Now we can just extract the relevant element for each marginal posterior of \(\beta_j\) and plot each univariate student-\(t\) density:

# Defining a general student-t distribution with three parameters
dtgeneral <- function(x, mu, sigma2, nu){
  t = (x - mu)/sqrt(sigma2) # standardized variable
  dens = dt(t, nu)/sqrt(sigma2)
  return(dens)
}

# quantile function general student-t
qtgeneral <- function(prob, mu, sigma2, nu){
  return(mu + sqrt(sigma2)*qt(prob, nu))
}

covMarginalPost = sigma2n*solve(Omegan)
stdMarginalPost = sqrt(diag(covMarginalPost))
par(mfrow = c(2,2))
CI = matrix(rep(2*p), p, 2)
for (j in 1:p){
  betaGrid = seq(mun[j] - 4*stdMarginalPost[j], mun[j] + 4*stdMarginalPost[j], length = 1000)
  margDens = dtgeneral(betaGrid, mun[j], covMarginalPost[j,j], nun)
  plot(betaGrid, margDens, type = "l", col = "cornflowerblue")
  CI[j,1] = qtgeneral(0.025, mun[j], covMarginalPost[j,j], nun)
  CI[j,2] = qtgeneral(0.975, mun[j], covMarginalPost[j,j], nun)
  message(paste("The 95% CI for beta", j, " is (", round(CI[j,1],3), " , ", round(CI[j,2],3), ")"))
}

The 95% CI for beta 1  is ( 4.273  ,  4.742 )

The 95% CI for beta 2  is ( -0.02  ,  -0.013 )

The 95% CI for beta 3  is ( -0.005  ,  -0.003 )

The 95% CI for beta 4  is ( -0.076  ,  -0.051 )

The value \(\beta_j=0\) is not included in any of the 95% credible intervals.
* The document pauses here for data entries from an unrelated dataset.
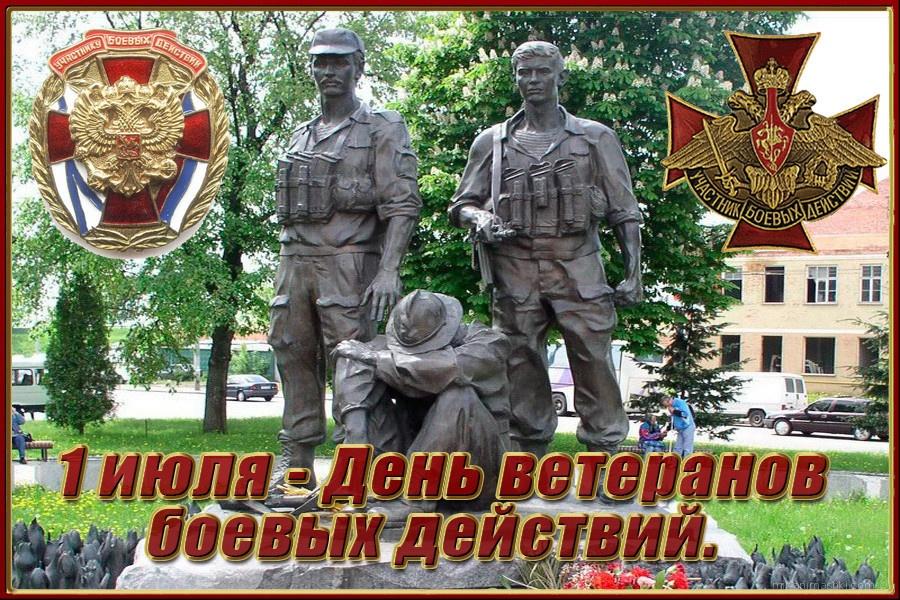 День ветеранов боевых действий - 1 июля 2019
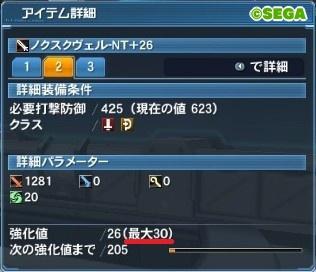 66新世武器の強化方法8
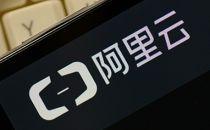 阿里云回应四大业务部升级为事业部事件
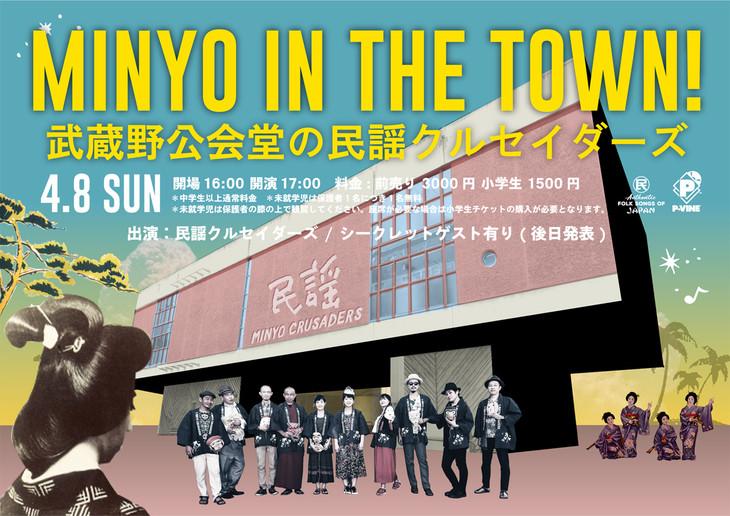 民謡クルセイダーズ「MINYO IN THE TOWN ~武蔵野公会堂の民謡クルセイダーズ~」フライヤー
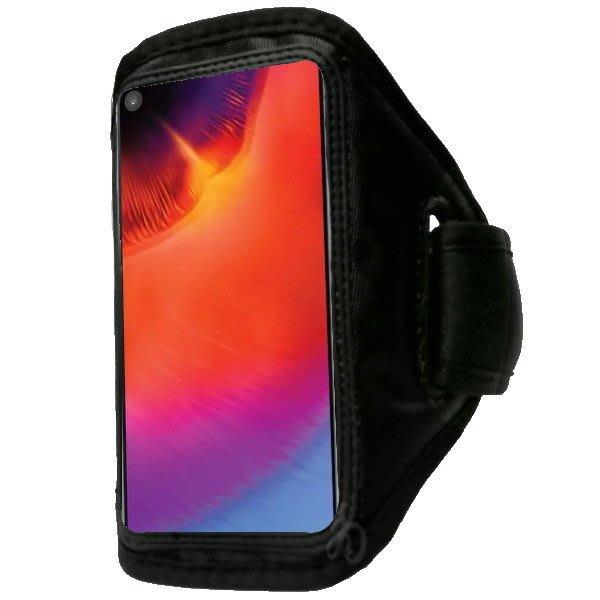 Samsung Galaxy A8s 6.4吋c 路跑 簡約風 運動臂套 運動臂帶 運動臂套 運動手機保護套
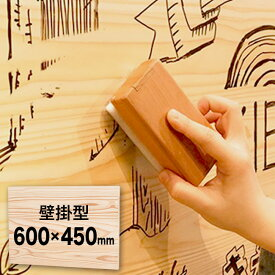 きえすぎくん フラットタイプ 壁掛型 600×450mm HK-06-09[壁掛け 木製 木 ホワイトボード おしゃれ マーカーボード 看板 和風 ウェルカムボード 和 ブライダル] 即納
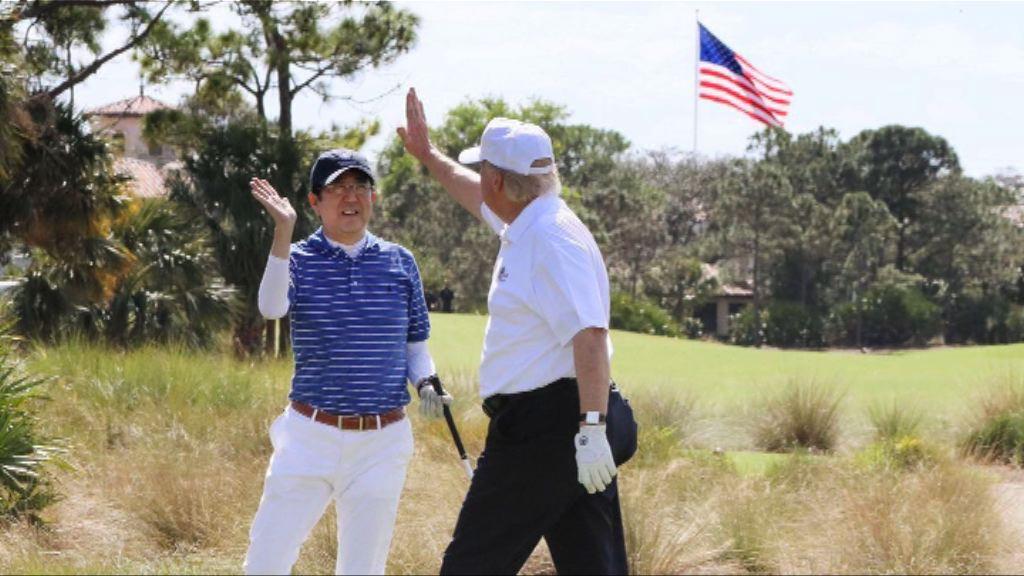 特朗普即將訪日 安倍延續高爾夫外交
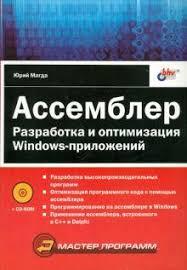 """Книга: """"<b>Ассемблер</b>. Разработка и оптимизация Windows ..."""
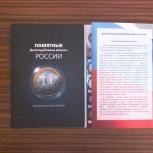 Бимметал 10 рублей сборник.Деньги хранить нужно в деньгах, Челябинск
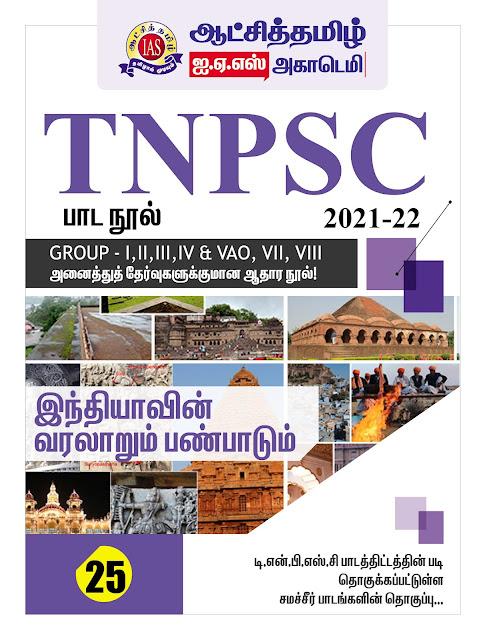 TNPSC பாடநூல் 25 - ஆட்சித்தமிழ் IAS ACADEMY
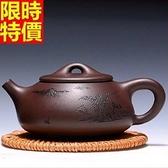 紫砂壺 宜興-色澤溫潤刻劃細緻山水68v17[時尚巴黎]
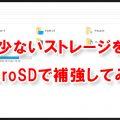 私がSSD128GBのZenBook™をmicroSDで2倍の256GBにするのに使ったグッズ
The value \(\beta_j=0\) is therefore not probable given the data, so we can reject the null hypothesis of no effect for all covariates. Note that this is not a frequentist test, but rather a Bayesian version of such a test. There are other ways to do Bayesian hypothesis testing using Bayes factor and Bayesian variable selection, but the credible interval approach has the advantage of being robust to the choice of prior.